As a software developer

If you are a coder or a tester, beginner or advanced, then Project Alvearie has a number of opportunities that might align with your talents as a software developer. As described above, reading the overview documentation and installing resources such as the Clinical Ingestion Pattern will provide you with a necessary foundation to propose extensions, new features, and new functionality while at the same time allowing you to contribute back to make the documentation better.

But, what can you do right now? How about bugs? All software applications likely have some bugs that need to be identified and fixed. For Alvearie, these bugs are tracked as issues in the repositories. One of the best ways to get involved, if you are so inclined, is to grab one of these existing issues (or perhaps one that you just created), investigate it, and propose and contribute a fix. Remember, not all bugs are easy (you might want to look for the “good first issue” tag to help identify issues that might be appropriate for getting started). In order to understand the issue, you’ll need to be able to reproduce it which will likely mean installing the resource, getting it to run, and then designing test cases that show the issue has been resolved. In the end, you will issue a “pull request” that contains your proposed solution for consideration by the project community.

Not all issues are bugs. Some describe larger features that involve design and discussion with project maintainers. Again, if after using the resource, you have an idea for a new feature, add it as an issue describing what it is, why it would be a good addition, what problem it would solve, and ideas related to the implementation and testing. For example, as a seasoned developer, you might consider the following ideas related to the Clinical Ingestion Pattern:

  • Data currently arrives in either HL7 or FHIR format. Perhaps you have a new type of data and you would like to propose a NiFi processor group that would accept that data and convert it into a FHIR format for storage in the back-end server.
  • As a follow-on to that idea, you could learn about and propose a custom built NiFi processor capable of carrying out the data transform.
  • As part of the data enrichment piece of the pipeline, we might want to read “unstructured text” fields and code them according to some standard. Perhaps an existing open-source natural language processing project could be injected into the flow as a module capable of doing the enrichment by producing FHIR-formatted data corresponding to the data hidden in the unstructured text.

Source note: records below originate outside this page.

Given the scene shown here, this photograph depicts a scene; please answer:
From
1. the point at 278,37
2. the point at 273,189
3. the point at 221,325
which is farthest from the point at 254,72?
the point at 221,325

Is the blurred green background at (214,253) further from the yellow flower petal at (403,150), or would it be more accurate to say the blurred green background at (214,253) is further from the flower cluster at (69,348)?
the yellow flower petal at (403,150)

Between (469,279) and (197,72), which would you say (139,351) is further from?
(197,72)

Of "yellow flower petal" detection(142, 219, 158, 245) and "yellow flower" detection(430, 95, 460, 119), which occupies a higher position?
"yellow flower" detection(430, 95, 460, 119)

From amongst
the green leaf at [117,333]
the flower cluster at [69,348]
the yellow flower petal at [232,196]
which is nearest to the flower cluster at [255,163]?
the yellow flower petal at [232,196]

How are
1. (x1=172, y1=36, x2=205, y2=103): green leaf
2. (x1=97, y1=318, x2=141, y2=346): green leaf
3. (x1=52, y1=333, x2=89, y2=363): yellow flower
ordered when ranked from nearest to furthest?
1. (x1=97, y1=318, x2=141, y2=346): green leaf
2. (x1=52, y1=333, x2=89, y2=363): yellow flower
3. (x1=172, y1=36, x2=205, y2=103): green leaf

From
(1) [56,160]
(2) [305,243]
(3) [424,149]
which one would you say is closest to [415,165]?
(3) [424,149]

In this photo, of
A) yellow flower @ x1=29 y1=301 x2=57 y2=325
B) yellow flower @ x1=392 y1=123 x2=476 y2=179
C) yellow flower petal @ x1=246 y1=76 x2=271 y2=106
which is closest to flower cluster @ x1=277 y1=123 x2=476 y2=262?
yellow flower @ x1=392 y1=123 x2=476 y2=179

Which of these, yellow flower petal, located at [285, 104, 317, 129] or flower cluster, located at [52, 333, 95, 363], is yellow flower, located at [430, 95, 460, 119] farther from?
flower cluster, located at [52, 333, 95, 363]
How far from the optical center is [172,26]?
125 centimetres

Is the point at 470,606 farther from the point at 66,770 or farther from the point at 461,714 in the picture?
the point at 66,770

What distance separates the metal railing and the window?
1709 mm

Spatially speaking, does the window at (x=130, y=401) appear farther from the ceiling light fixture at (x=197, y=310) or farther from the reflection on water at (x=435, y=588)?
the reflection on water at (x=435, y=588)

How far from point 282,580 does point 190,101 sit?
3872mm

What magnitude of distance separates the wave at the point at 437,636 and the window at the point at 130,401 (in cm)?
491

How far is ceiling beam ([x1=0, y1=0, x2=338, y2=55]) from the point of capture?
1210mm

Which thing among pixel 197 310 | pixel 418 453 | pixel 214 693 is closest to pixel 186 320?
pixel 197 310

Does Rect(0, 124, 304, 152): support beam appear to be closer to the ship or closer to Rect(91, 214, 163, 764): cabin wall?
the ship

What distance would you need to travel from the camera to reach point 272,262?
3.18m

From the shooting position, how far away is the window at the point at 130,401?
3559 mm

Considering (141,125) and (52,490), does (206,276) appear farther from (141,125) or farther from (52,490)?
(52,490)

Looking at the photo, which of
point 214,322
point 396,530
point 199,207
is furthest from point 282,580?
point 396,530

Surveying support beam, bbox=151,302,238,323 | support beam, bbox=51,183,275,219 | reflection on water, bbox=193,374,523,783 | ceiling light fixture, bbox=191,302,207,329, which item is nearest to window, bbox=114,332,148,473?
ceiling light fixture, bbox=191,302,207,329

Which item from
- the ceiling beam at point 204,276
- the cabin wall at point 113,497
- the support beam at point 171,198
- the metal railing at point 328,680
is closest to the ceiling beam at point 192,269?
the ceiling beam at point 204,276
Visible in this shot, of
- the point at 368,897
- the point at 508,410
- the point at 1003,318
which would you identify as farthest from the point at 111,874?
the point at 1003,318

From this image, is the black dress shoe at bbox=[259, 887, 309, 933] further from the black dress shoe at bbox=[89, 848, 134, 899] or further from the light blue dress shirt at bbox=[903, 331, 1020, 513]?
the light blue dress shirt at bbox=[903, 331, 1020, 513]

None of these ideas is easy. But they represent the types of advanced features that one might find in a typical open-source project. Features that are challenging to understand, rewarding to develop and deliver, and worthwhile to the community of users. In the end, whether you update documentation, fix a bug, or add a significant feature, you are contributing to the overall success and usefulness of the project.

And finally…

Using an open-source project can be a great way to get access to tools and applications that support the work of building solutions for problems you are trying to solve. On top of that, contributing to an open-source project like Project Alvearie can be very rewarding, and fun. The activities mentioned above are all things that you can do right now! They range from basic to complex and can make a real difference. Feel free to do any or all of these or come up with your own and add them to our growing list of opportunities.